Exploiting Style Latent Flows for Generalizing Deepfake Video Detection

Authors: Jongwook Choi, Taehoon Kim, Yonghyun Jeong, Seungryul Baek, Jongwon Choi

Published: 2024-03-11 10:35:58+00:00

AI Summary

This paper proposes a novel deepfake video detection framework that leverages the abnormal temporal changes in style latent vectors of generated videos. It uses a StyleGRU module, trained with contrastive learning, to capture these dynamics and integrates these features with content-based features via a style attention module for improved detection accuracy.

Abstract

This paper presents a new approach for the detection of fake videos, based on the analysis of style latent vectors and their abnormal behavior in temporal changes in the generated videos. We discovered that the generated facial videos suffer from the temporal distinctiveness in the temporal changes of style latent vectors, which are inevitable during the generation of temporally stable videos with various facial expressions and geometric transformations. Our framework utilizes the StyleGRU module, trained by contrastive learning, to represent the dynamic properties of style latent vectors. Additionally, we introduce a style attention module that integrates StyleGRU-generated features with content-based features, enabling the detection of visual and temporal artifacts.
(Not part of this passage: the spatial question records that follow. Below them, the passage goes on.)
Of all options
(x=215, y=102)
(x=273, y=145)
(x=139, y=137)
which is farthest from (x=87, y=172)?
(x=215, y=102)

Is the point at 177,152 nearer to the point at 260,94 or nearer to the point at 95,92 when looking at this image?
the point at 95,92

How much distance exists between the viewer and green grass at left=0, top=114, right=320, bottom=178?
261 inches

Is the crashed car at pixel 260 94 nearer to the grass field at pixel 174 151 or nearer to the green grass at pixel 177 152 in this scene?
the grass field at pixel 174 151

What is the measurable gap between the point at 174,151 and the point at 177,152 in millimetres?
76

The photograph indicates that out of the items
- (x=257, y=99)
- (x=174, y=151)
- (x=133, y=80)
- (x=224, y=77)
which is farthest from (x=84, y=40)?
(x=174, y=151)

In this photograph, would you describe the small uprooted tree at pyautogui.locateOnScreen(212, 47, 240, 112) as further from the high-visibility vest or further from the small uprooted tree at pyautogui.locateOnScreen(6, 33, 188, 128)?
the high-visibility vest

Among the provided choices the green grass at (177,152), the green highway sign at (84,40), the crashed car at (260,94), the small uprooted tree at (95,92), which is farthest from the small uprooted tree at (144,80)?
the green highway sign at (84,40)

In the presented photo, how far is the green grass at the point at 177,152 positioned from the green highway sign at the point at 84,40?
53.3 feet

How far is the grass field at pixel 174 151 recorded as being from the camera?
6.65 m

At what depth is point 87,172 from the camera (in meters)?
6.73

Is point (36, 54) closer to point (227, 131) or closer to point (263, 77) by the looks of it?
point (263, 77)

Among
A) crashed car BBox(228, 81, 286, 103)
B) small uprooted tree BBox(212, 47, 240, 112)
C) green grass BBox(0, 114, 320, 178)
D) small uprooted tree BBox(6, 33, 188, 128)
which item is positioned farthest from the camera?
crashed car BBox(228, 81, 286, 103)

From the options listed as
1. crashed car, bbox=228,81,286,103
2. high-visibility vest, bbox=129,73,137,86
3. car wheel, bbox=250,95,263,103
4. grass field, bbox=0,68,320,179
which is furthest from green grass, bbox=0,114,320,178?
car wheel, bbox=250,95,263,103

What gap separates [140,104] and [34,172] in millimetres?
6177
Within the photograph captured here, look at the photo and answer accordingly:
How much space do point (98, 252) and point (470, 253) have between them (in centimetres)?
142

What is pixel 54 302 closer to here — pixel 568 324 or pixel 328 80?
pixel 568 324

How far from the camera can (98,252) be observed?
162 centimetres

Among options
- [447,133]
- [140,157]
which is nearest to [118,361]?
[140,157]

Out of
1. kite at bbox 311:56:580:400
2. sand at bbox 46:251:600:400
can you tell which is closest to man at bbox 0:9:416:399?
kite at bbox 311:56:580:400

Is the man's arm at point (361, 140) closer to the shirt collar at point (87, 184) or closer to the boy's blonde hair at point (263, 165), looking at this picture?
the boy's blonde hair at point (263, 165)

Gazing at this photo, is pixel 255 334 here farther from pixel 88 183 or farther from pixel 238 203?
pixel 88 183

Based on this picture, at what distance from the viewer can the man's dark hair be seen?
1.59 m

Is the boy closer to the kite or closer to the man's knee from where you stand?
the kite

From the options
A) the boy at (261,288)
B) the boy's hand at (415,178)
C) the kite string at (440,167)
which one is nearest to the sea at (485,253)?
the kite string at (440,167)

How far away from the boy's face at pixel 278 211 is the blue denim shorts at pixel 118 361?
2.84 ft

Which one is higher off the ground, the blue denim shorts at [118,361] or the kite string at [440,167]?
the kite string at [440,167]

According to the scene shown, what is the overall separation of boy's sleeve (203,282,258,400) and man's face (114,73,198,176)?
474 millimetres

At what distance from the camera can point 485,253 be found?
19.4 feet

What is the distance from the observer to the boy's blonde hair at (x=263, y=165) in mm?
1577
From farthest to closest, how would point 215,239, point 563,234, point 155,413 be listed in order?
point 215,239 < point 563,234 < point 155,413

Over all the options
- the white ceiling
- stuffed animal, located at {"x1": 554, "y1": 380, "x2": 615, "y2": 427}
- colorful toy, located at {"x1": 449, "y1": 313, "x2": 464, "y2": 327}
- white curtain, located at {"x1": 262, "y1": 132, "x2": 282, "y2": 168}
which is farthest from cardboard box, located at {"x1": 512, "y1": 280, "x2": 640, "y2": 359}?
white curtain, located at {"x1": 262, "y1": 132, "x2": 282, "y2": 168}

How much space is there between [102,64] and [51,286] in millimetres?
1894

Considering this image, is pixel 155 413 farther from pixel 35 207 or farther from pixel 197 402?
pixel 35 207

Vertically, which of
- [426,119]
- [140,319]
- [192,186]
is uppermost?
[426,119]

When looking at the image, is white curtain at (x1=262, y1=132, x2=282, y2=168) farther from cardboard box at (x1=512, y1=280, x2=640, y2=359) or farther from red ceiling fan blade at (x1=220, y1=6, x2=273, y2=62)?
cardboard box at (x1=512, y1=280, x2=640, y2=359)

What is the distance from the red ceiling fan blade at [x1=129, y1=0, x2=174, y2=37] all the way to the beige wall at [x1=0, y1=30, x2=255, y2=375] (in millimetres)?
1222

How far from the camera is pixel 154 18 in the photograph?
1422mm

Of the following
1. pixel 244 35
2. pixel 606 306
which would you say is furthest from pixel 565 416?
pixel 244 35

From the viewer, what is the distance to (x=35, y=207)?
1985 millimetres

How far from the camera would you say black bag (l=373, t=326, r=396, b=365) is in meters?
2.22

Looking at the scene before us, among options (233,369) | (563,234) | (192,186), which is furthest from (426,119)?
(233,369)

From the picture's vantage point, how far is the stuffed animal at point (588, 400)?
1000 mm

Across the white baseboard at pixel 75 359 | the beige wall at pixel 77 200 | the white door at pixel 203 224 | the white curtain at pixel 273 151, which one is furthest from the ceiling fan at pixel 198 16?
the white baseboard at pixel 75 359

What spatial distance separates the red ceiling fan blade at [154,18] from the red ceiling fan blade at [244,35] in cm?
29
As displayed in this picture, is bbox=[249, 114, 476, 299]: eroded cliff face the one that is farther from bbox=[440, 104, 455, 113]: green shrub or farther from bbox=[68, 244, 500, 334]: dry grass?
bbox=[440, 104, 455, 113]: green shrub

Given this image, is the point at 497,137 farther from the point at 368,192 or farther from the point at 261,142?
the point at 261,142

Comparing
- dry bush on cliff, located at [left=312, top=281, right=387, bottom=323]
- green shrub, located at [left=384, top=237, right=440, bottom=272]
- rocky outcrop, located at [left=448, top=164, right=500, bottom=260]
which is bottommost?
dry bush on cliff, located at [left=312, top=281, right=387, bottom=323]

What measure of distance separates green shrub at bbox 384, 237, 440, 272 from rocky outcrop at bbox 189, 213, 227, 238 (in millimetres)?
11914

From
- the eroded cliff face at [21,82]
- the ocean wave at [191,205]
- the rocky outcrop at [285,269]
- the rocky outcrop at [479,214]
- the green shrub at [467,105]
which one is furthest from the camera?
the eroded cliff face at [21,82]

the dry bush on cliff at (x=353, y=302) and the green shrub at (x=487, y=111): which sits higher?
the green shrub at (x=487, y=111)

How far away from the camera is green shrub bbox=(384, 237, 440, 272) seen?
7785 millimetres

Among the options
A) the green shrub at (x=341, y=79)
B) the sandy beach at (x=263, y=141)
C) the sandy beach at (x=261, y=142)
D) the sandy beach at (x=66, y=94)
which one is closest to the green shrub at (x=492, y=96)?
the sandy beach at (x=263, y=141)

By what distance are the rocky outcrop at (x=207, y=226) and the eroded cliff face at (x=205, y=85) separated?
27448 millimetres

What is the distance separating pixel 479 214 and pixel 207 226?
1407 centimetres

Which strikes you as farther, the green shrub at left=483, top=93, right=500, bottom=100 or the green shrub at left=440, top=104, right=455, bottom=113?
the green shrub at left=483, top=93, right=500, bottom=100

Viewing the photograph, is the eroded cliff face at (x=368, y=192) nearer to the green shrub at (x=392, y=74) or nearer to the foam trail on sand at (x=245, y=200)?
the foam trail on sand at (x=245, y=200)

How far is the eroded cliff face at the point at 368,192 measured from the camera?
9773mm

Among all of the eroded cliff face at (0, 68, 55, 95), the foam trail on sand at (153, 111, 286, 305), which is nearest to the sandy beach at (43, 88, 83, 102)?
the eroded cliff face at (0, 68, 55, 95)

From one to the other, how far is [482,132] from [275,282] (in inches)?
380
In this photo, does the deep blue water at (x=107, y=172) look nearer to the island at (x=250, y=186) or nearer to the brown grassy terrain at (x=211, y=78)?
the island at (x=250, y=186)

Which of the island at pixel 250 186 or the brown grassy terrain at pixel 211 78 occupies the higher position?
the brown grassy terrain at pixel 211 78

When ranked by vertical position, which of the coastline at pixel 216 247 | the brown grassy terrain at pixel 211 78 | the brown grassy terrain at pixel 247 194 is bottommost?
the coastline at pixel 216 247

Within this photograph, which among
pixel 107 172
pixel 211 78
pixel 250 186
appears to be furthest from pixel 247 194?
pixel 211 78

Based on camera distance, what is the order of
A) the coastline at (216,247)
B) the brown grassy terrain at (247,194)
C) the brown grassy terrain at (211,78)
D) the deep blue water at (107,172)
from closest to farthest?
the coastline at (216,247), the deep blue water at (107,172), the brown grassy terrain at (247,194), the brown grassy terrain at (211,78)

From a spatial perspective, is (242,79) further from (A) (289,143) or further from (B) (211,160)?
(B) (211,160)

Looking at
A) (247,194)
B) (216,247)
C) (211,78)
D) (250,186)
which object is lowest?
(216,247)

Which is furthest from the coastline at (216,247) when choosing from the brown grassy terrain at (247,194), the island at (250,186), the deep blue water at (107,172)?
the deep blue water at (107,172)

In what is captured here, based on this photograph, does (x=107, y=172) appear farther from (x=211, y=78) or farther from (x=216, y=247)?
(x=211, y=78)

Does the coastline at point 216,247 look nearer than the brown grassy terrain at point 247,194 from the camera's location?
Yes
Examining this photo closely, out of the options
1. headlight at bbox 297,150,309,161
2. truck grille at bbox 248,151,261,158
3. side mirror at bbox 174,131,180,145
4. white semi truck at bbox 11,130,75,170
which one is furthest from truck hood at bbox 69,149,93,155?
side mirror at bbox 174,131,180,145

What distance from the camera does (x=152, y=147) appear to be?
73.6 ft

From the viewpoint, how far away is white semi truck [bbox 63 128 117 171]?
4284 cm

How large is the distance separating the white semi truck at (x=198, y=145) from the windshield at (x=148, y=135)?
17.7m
We demonstrate our approach across various benchmark scenarios in deepfake detection, showing its superiority in cross-dataset and cross-manipulation scenarios. Through further analysis, we also validate the importance of using temporal changes of style latent vectors to improve the generality of deepfake video detection.


Key findings
The proposed method outperforms existing state-of-the-art methods in cross-dataset and cross-manipulation scenarios. Ablation studies confirm the importance of both the StyleGRU module and the style attention module. Analysis validates the effectiveness of using temporal changes in style latent vectors for improved generalization in deepfake video detection.
Approach
The approach analyzes the temporal variations in style latent vectors extracted from video frames using a StyleGRU module trained with contrastive learning. These style-based temporal features are then integrated with content-based features using a style attention module before final classification.
Datasets
FaceForensics++, FaceShifter, DeeperForensics, CelebDF-v2, DeepfakeDetection
Model(s)
StyleGRU, 3D ResNet-50, Style Attention Module, Temporal Transformer Encoder
Author countries
Korea